**AUFGABE A:**
Beantworte anhand des Textauszugs zur Ortsgeschichte die folgenden Fragen:
(i) In welchem Jahr wurde der Friedhof durch ein Hochwasser der Wipse weggeschwemmt?
(ii) Was wurde 1947 beim Versuch, die aufgestauten Eismassen zu sprengen, völlig zerstört?
(iii) Was wurde 1912 an der Elster eingeweiht?
**AUFGABE B:** Schreibe den Textauszug zur Ortsgeschichte im Anschluss an seinen letzten Satz weiter.

**TEXTAUSZUG:**
#####

Durch ein verheerendes Hochwasser der Wipse werden im Jahr 1654 weite Teile des Ortes, das Rittergut, das Pfarrhaus und die Kirche schwer beschädigt, der Friedhof schlichtweg wegeschwemmt. Ein neuer wird nicht mehr angelegt, die Beisetzungen finden seitdem im zum Kirchspiel gehörenden nahegelegenen Taubenpreskeln statt. Durch ein schweres Hochwasser wird 1924 die bereits 1701 erwähnte überdachte Holzbrücke über die Weiße Elster irreparabel beschädigt, eine neue Betonbogenbrücke parallel zu dieser gelegen wird 1926 eingeweiht. Ihre Nutzbarkeit ist nur von kurzer Dauer, am 13. April 1945 wird sie von der Deutschen Wehrmacht gesprengt. 1951/52 erfolgt an ihrer Stelle der Neubau der Friedensbrücke. Diese wurde im Jahr 2000 durch einen Brückenneubau ersetzt.

Im weiteren Sinne ebenfalls ein Opfer der Launen der Natur wurde 1947 das Elsterwehr: Beim Versuch, die sich durch den extrem kalten Winter aufgestauten Eismassen zu sprengen, wird auch das Elsterwehr völlig zerstört. Das aus Holzspundwänden errichtete Ersatzwehr wird im Sommer 1953 zerstört.

1912 wird an der Elster eine Flussbadeanstalt mit Ruderbootverleih eingeweiht, 1936 anlässlich des 75-jährigen Bestehens der Turngemeinde Liebschwitz (später Liebschwitzer Turnverein) erhält der Ort eine Turnhalle.

#####

**DATENTEIL:**

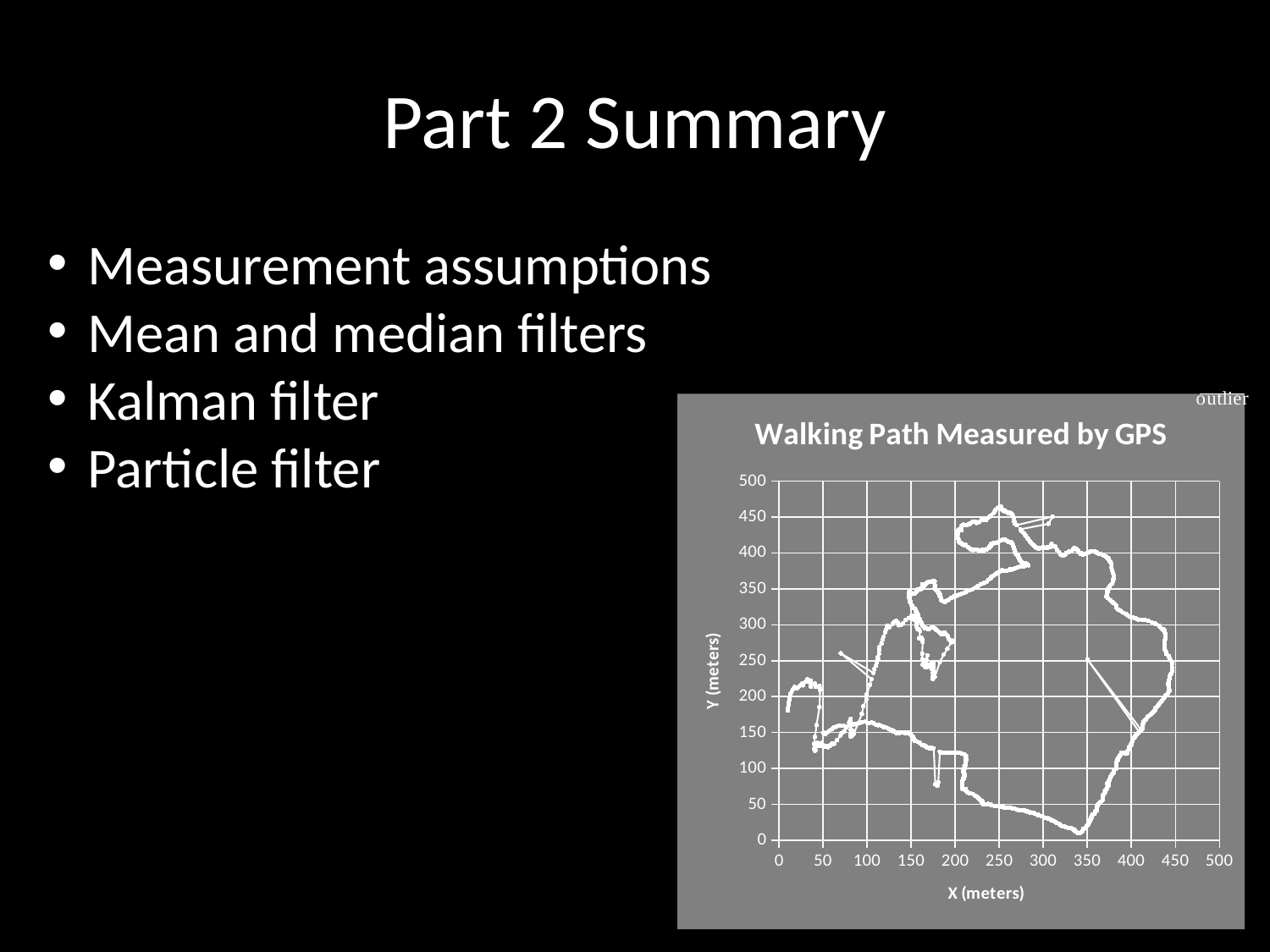
What kind of chart is shown on the slide? scatter (line) chart Is the highest Y value reached by the walking path greater or less than 450? greater Is the smallest X value reached by the walking path greater or less than 50? less Is the lowest Y value reached by the walking path greater or less than 50? less What is the highest tick value shown on the X axis of the chart? 500 What is the label of the vertical axis of the chart? Y (meters) What is the title of the chart on the slide? Walking Path Measured by GPS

#####

**ANTWORT A:**
(i) Der Friedhof wurde im Jahr 1654 weggeschwemmt.
(ii) Dabei wurde das Elsterwehr völlig zerstört.
(iii) Eingeweiht wurde eine Flussbadeanstalt mit Ruderbootverleih.

**ANTWORT B:**
1919 beginnt die Elektrifizierung im Ort, die Freiwillige Feuerwehr wird 1921 gegründet.

1940 fallen die ersten Bomben auf Gera, genauer auf Neu Taubenpreskeln (Scherperstraße); drei Menschen werden getötet.

1941, zu ihrem hundertjährigen Jubiläum, bezog die Maschinenfabrik Moritz Jahr ihre neue Fabrikanlage in Liebschwitz. Sie wurde 1948 in einen Volkseigenen Betrieb umgewandelt.

Liebschwitzer Kirche mit Rundchor

Sehenswürdigkeiten

  • Kirche aus dem Jahr 1677, erbaut in der Nähe eines 1654 durch Hochwasser zerstörten Vorgängerbaues. 1995/96 wurde das Gebäude neu eingedeckt.
  • Arboretum an der ehemaligen Berufsschule Liebschwitz, größtes Schul-Arboretum Thüringens.

Politik

Liebschwitz hat seit 1995 eine Ortschaftsverfassung und einen Ortsteilrat (bis II/2009 Ortschaftsrat). Ortsteilbürgermeister ist seit 2004 Michael Schleicher (parteilos).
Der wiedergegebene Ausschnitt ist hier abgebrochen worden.